We seem so frightened today of being alone that we never let it happen. We choke the space with continuous music, chatter, and companionship to which we do not even listen. It is simply there to fill the vacuum. When the noise stops there is no inner music to take its place. ~Anne Morrow Lindbergh
I can recall an acquaintance once remarking that each of us is troubled by something and it becomes the dominant thought in our head—whether it’s an argument with our spouse, a perceived public slight, our finances, a conflict at work—and that once we resolve one issue, our next most pressing conflict comes rushing to the forefront.
You might call this the noise of everyday life.
To the Trappist monk and noted author Thomas Merton, noise represented one of the biggest problems of our modern society—because when our heads are filled with noise, whether it’s self-generated or comes from our immediate environment, we go through life off balance and disconnected from our spiritual nature. In his book No Man is an Island, Merton writes that:
Everything in modern city life is calculated to keep man from entering into himself and thinking about spiritual things. Even with the best of intentions, a spiritual man finds himself exhausted and deadened, debased by the constant noise of machines, the dead air and glaring lights of offices and shops, the everlasting suggestions of advertising and propaganda.

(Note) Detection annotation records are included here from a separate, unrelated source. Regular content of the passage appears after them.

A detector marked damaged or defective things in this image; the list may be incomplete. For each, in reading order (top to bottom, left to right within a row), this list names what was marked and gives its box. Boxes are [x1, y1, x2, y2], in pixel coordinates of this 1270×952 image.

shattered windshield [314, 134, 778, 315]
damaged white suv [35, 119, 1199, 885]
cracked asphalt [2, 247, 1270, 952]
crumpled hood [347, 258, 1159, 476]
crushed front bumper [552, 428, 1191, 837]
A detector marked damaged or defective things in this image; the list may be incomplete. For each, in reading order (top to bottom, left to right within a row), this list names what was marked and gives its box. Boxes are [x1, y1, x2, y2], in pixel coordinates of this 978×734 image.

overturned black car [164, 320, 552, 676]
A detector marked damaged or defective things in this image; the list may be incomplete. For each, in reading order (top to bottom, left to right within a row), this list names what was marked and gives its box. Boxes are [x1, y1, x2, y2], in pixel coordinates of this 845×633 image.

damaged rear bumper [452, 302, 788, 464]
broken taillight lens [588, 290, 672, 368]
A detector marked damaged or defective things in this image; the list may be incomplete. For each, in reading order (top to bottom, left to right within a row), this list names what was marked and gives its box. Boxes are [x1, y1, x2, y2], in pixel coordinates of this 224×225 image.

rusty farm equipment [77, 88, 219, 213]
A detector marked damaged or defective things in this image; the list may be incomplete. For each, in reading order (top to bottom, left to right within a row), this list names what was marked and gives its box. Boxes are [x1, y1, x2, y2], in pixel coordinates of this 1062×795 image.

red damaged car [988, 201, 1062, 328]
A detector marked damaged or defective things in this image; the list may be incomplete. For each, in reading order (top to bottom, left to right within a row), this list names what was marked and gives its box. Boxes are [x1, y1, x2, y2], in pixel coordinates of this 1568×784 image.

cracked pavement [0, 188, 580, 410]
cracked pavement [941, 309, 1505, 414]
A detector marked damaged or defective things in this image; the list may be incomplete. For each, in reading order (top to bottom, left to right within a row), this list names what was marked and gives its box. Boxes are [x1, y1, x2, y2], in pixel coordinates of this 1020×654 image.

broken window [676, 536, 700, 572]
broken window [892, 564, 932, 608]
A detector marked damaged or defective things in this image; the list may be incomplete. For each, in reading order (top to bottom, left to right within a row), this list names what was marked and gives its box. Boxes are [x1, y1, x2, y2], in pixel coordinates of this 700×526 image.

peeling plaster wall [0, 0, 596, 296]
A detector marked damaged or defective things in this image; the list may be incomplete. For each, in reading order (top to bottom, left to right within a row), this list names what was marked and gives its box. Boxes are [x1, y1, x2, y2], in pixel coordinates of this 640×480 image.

John Michael Talbot, founder of the Little Portion Hermitage in Arkansas, explains the problem in a similar manner: “The world’s noise has a way of deflecting people from the deeper realities of life. It keeps us preoccupied with the superficial at the expense of the meaningful.” Or, as Anne Morrow Lindberg so eloquently states in the quote at the top of the page, noise stops us from hearing the “inner music”.
How do we hear the inner music? By making time for stillness and solitude.
Talbot encourages us to take breaks from the stresses of the everyday, writing that places like monasteries, retreat centers and hermitages (which literally means the dwelling place of hermits), were created “so that people who wanted to hear the still, small voice of God could turn down the deafening and disquieting cacophony of sounds coming from a busy, bustling world.”
But since most of us have families and jobs and a retreat is out of the question, how do we find the space to hear our thoughts? Where can we access the silence and solitude that, in the words of Merton, allow us to “recuperate spiritual powers that may have been gravely damaged by the noise and rush of a pressurized existence”?
We need to set time aside to recharge our spiritual batteries.
You can do it in your own home. For me, this especially holds true on Sundays as I get ready for the new week. It’s a time to detach from work, and as Merton says “see all things in the light of faith.” This means expressing gratitude for the good in our life, asking for guidance with those things that trouble us, and trusting that our needs and concerns will be addressed.
(People) need enough silence and solitude in their lives to enable the deep inner voice of their true self to be heard at least occasionally. ~Merton
Is your schedule jam-packed with work, chores and family responsibilities 7 days a week? I suggest you can carve out this time early in the morning or later at night. Set the alarm 30 minutes earlier a couple of days a week. Say good-night to your significant other and retreat to the den or the quietest part of your home. Find the time for solitude. Talbot puts this in a religious context:
There’s nothing magical about solitude that makes God suddenly appear. God is everywhere all the time. It’s just that most of the time we are so busy with everything else that we don’t notice. But by practicing the discipline of solitude, we are creating a space in our lives where God can be with us.
When will you make time to hear the “inner music”?